The long-term follow-up study included 997 patients who achieved sustained virologic responses with pegylated interferon with or without ribavirin, meaning they had no evidence of the virus in their blood six months after treatment.
All but eight of the patients were still free of the virus an average of four years after treatment. Some patients were followed for as long as seven years.
Two of the eight patients showed evidence of a second HCV infection, and it was not clear if the remaining five relapsed or were reinfected.
Virginia Commonwealth University Medical Center chief of hepatology Mitchell Shiffman, MD, presented the follow-up data Monday in Washington at Digestive Disease Week, an annual meeting of liver and gastric disease specialists from around the world.
“When we achieve sustained virologic responses, less than 1% of patients will get the virus back,” he tells WebMD. “We know the virus will not come back in a year or two or three. These patients are cured.”

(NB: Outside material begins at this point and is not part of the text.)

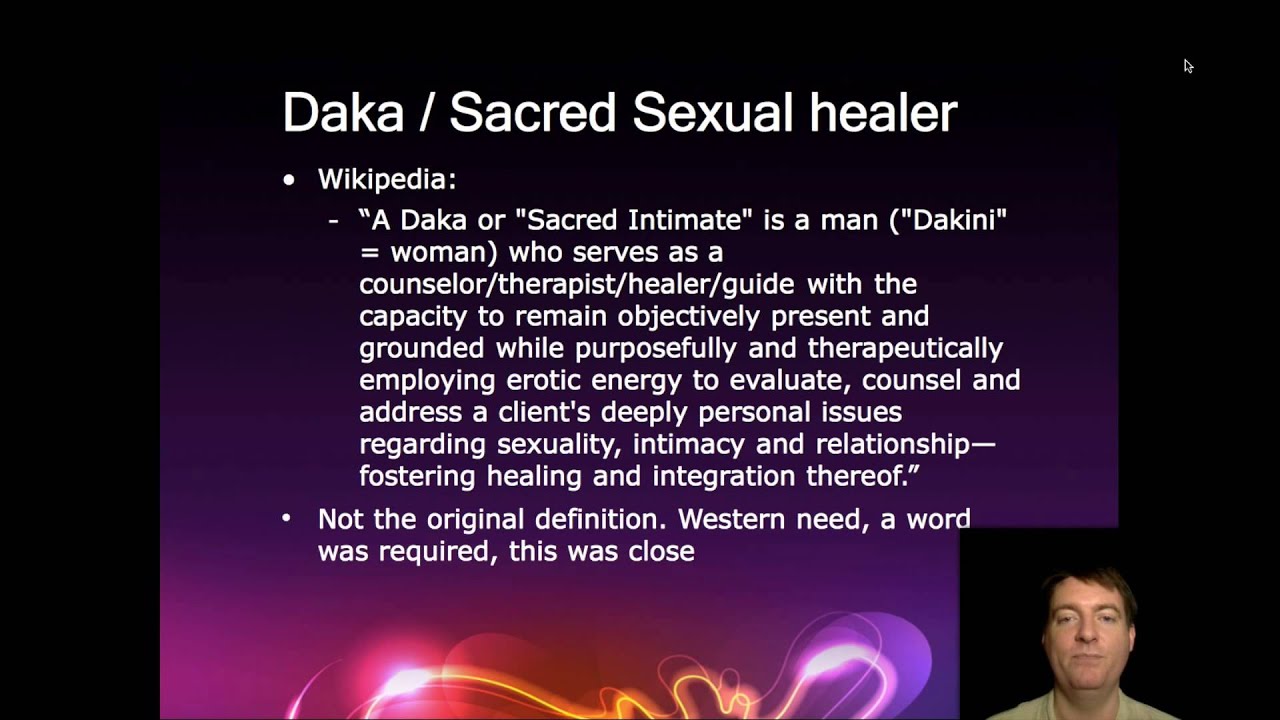 Daka / Sacred Sexual healer

• Wikipedia:

- “A Daka or "Sacred Intimate" is a man ("Dakini" = woman) who serves as a counselor/therapist/healer/guide with the capacity to remain objectively present and grounded while purposefully and therapeutically employing erotic energy to evaluate, counsel and address a client's deeply personal issues regarding sexuality, intimacy and relationship—fostering healing and integration thereof.”

• Not the original definition. Western need, a word was required, this was close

But between 45% and 50% of patients treated in the United States do not respond to treatment or have incomplete responses, according to Shiffman.
He adds that roughly 70% of infected Americans have genotype 1, a genetic type of the disease that tends to be less responsive to treatment than other genotypes.
Bruce Bacon, MD, of St. Louis University, tells WebMD that specialists know much more now than they did a few years ago about individualizing interferon treatment.
Patients who respond very quickly may not need to be treated for as long, while those who respond slowly may need a longer course of treatment -- as long as 1.5 years for very slow responders.
Bacon, who directs the division of hepatology at Saint Louis University School of Medicine, says many patients -- and even their primary care physicians -- still do not understand that HCV infection can be cured.
“The overwhelming perception is that this is a disease that can be controlled, but not cured,” he says. “That is why infected people are often hesitant to even consider treatment.”
The message, the experts agree, is that a cure is possible, even for people who already have liver damage and for those with conditions like HIV co-infection.
They also agree that highly anticipated new treatments could improve cure rates in the years to come.
Phase II trials of highly specific drugs that target HCV are now under way, and Bacon says they could be approved within two to three years.
Vierling says he has high hopes that a multidrug approach to HCV treatment, similar to the approach that has turned HIV from a uniformly deadly to largely manageable disease, can improve treatment outcomes for a larger number of patients.
“New drugs may allow us to use existing treatments at lower doses or for shorter periods,” he says. “The future looks bright.”